A kiss can deceive you. Ask Amasa who greeted the Israeli captain Joab with a kiss, not recognizing the sword in his friend’s hand.
The popular jewelry store chain Kay Jewelers produced a commercial a few years ago with a jingle saying, “Every kiss begins with K.” Realistically, some kisses begin with “T” for trickery, treason and turmoil. Such was the case of Judas Iscariot in 29 AD who concluded that though it hurt to abandon his relationship with Jesus Christ and not look back, it was the best resolution for all parties involved.
So he made a decision, the ramifications of which he could never imagine. He betrayed the Son of Man for 30 pieces of silver. Then he kissed the Christ of God and essentially said, “Goodbye.”
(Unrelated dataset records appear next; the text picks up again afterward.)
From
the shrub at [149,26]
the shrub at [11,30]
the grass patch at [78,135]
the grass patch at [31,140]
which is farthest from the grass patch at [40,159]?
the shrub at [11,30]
Wait a minute. When Judas used the kiss to identify Jesus, it was more than an accusation. It was a pitiful man telling the lover of his soul, “I don’t want you anymore.” However, Judas forgot to read the fine print when he signed up to follow Jesus. It says, “Turn, O backsliding children, saith the Lord; for I am married unto you; and I will take you one a city, and two a family, and I will bring you to Zion” (Jeremiah 3:14).
Jesus could not even reject a traitor like Judas Iscariot. That’s why Jesus called Judas “friend” after he kissed him. It is his divine nature to embrace, forgive and reconcile us even when we plan to do wrong.
I’m so glad I can’t kiss God and say goodbye. God won’t take his eye off me. He won’t take his hand off me. I tried to avoid him, but every time I turn around goodness and mercy stalk me all the days of my life. I decided to see someone else; maybe then he would leave me alone. He said, “I’ll never leave you nor forsake you.
I ran with the world and laid up with money. I danced with the flesh and even made friends with the enemy. Yet Jesus declares, “Lo I am with you alway, even to the end of the world.”
Dr. George B. Jackson is founder and chairman of Citadel of Faith Christian Fellowship, Inc.